# Tennis ball speed after bounce

1. Jun 22, 2011

### regor60

Can a tennis ball move faster immediately after it strikes the court than immediately before is the question

Thoughts ?

If you throw the ball up in the air with no forward velocity but significant spin, it will move once it rebounds. Seems to me that that, added to whatever velocity the ball had, would be additive, assuming spin and ball direction are aligned and no slip at the court surface. The most rotational energy transferred would be when the ball bounces with no residual spin. Conservation of momentum/energy and all that

2. Jun 22, 2011

### Andrew Mason

If the rotational energy is greater than the loss of translational kinetic energy of the ball due to the impact with the ground, the ball could rebound with more translational kinetic energy than it had before the collision. But it won't be all upward, of course.

AM

3. Jun 22, 2011

### rcgldr

In the case of a very elastic ball, more of the rotational energy could be transferred with the result of reverse spin after the bounce. I don't think a tennis ball has that much shear (spin) elasticity (most of the linear elasticiy is due to the compressed air inside the ball, the surface isn't that elastic). With an elastic ball, such as a super ball, a veritcal drop with spin on the ball will result in the ball alternating between a forwards bounce with reversed spin, and a veritcal bounce with nearly the original forwards spin (with height and spin decreasing on each bounce due to losses).

Last edited: Jun 22, 2011
4. Jun 22, 2011

### AlephZero

I think it is more a case of changing the direction of the velocity vector, rather than changing its magnitude.

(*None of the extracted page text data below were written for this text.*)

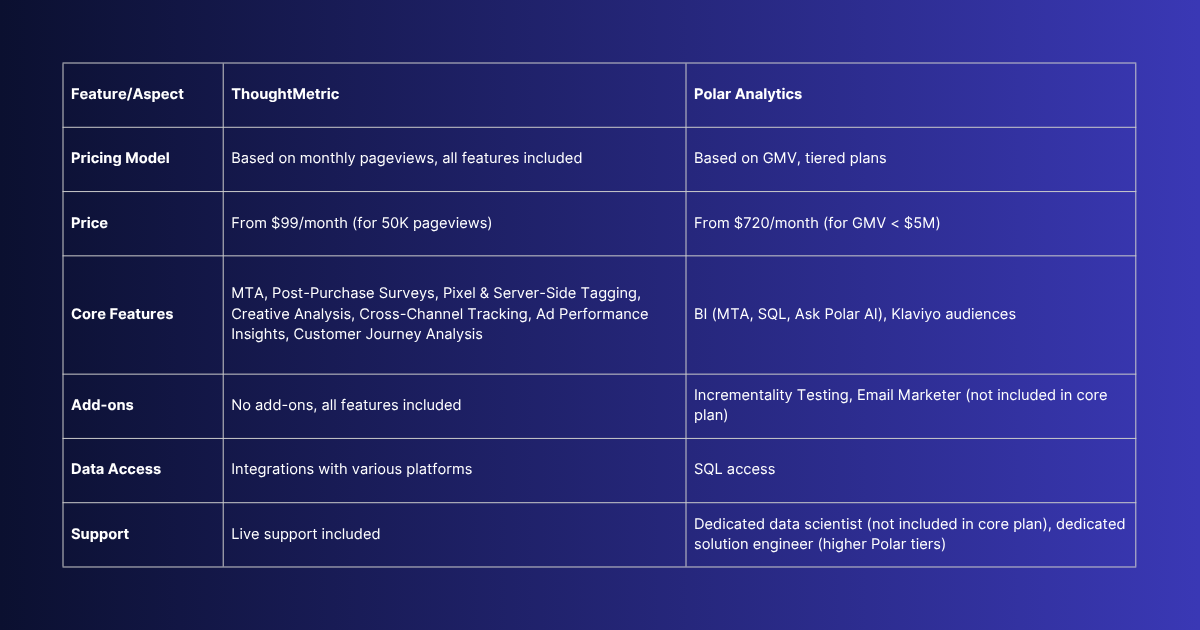 | Feature/Aspect | ThoughtMetric | Polar Analytics |
|---|---|---|
| Pricing Model | Based on monthly pageviews, all features included | Based on GMV, tiered plans |
| Price | From \$99/month (for 50K pageviews) | From \$720/month (for GMV < \$5M) |
| Core Features | MTA, Post-Purchase Surveys, Pixel & Server-Side Tagging, Creative Analysis, Cross-Channel Tracking, Ad Performance Insights, Customer Journey Analysis | BI (MTA, SQL, Ask Polar AI), Klaviyo audiences |
| Add-ons | No add-ons, all features included | Incrementality Testing, Email Marketer (not included in core plan) |
| Data Access | Integrations with various platforms | SQL access |
| Support | Live support included | Dedicated data scientist (not included in core plan), dedicated solution engineer (higher Polar tiers) |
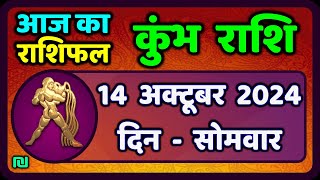 आज का राशिफल

कुंभ राशि

14 अक्टूबर 2024

दिन - सोमवार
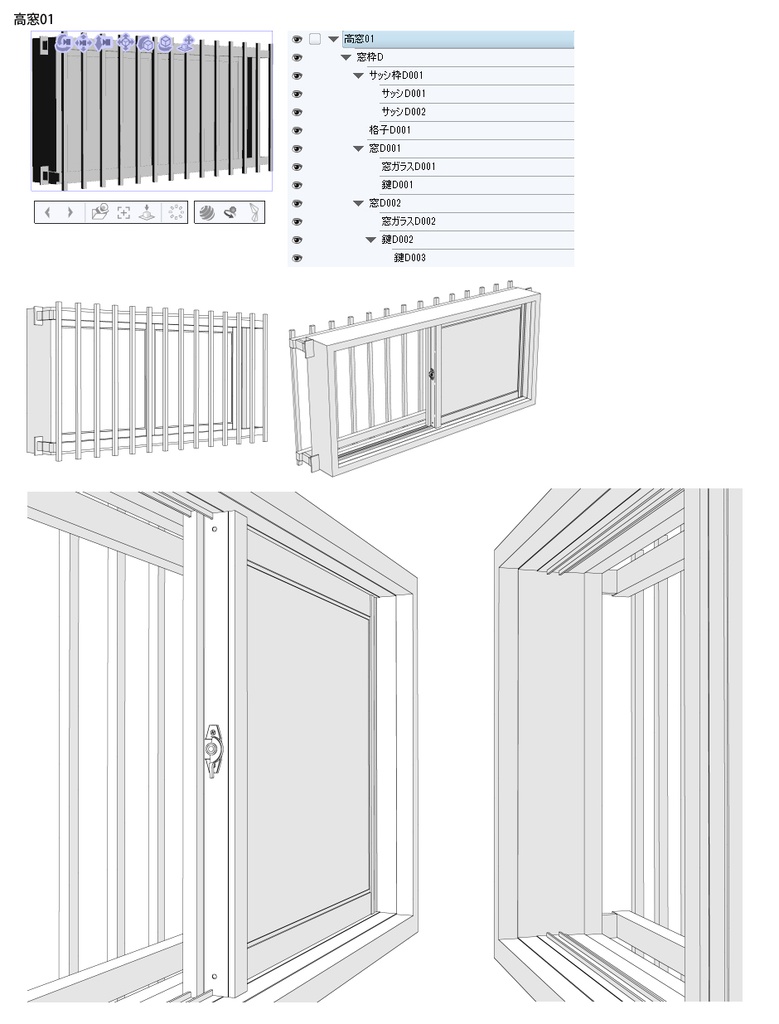 高窓01

高窓01
窓枠D
サッシ枠D001
サッシD001
サッシD002
格子D001
窓D001
窓ガラスD001
鍵D001
窓D002
窓ガラスD002
鍵D002
鍵D003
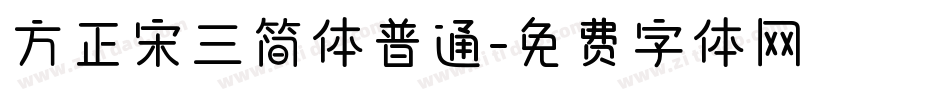 方正宋三简体普通-免费字体网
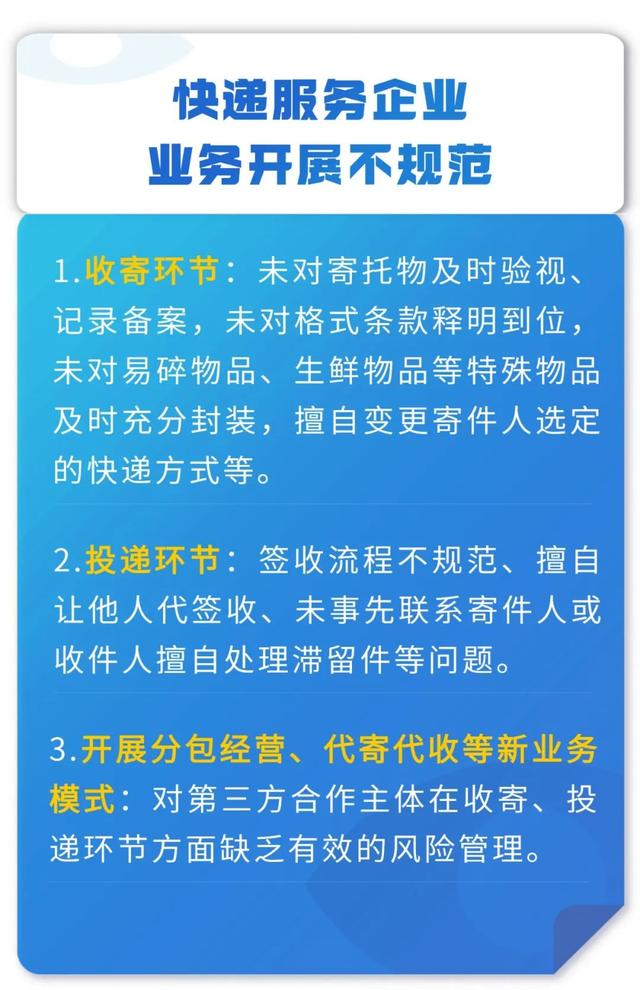 快递服务企业
业务开展不规范

1.收寄环节：未对寄托物及时验视、记录备案，未对格式条款释明到位，未对易碎物品、生鲜物品等特殊物品及时充分封装，擅自变更寄件人选定的快递方式等。

2.投递环节：签收流程不规范、擅自让他人代签收、未事先联系寄件人或收件人擅自处理滞留件等问题。

3.开展分包经营、代寄代收等新业务模式：对第三方合作主体在收寄、投递环节方面缺乏有效的风险管理。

Some numbers from cricket (tennis is for wimps!)

Mass of ball = 0.16 Kg
Considering the ball as a uniform solid sphere (which is not a bad approximation)
Moment of inertia = (2/5)(0.16)(0.036)^2 = 8.3 x 10^-5 Kg m^2

Measurements show that a world class spin bowler can bowl at about 27 m/s (60 mph) with the ball spinning at about 210 rad/s (2000 RPM)

Translational KE of ball = (0.16)(27)^2 / 2 = 58 J
Rotational KE of ball = (8.3 x 10^-5) (210)^2 / 2 = 1.8 J

So the idea of converting the rotational KE into more translational KE when the ball bounces is not going to have much effect.

But the relative velocity of the surface of the ball because of the spin, at the maximum distance from the rotation axis, is
(0.036)(210) = 7.5 m/s
which is significant compared with the 27 m/s velocity of the ball's CG, so the direction of travel before and after the first bounce, and the horizontal component of velocity (which is obviously an important factor in hitting or missing the ball) can be significantly different.

5. Jun 24, 2011

### regor60

So as the angle of impact steepens horizontal component of velocity diminishes, meaning that the contribution of spin to horizontal speed after the bounce is proportionaly greater, right ? Hence just dropping a ball with zero horizontal speed but with spin, ball moves horizontally after bounce

6. Jun 24, 2011

### rcgldr

Depends on the initial conditions (height versus spin). Dropping a ball from a height of 10 cm and spinning at 1000 rpm is going to result in more velocity after the bounce (the vertical component of velocity will decrease with each bounce).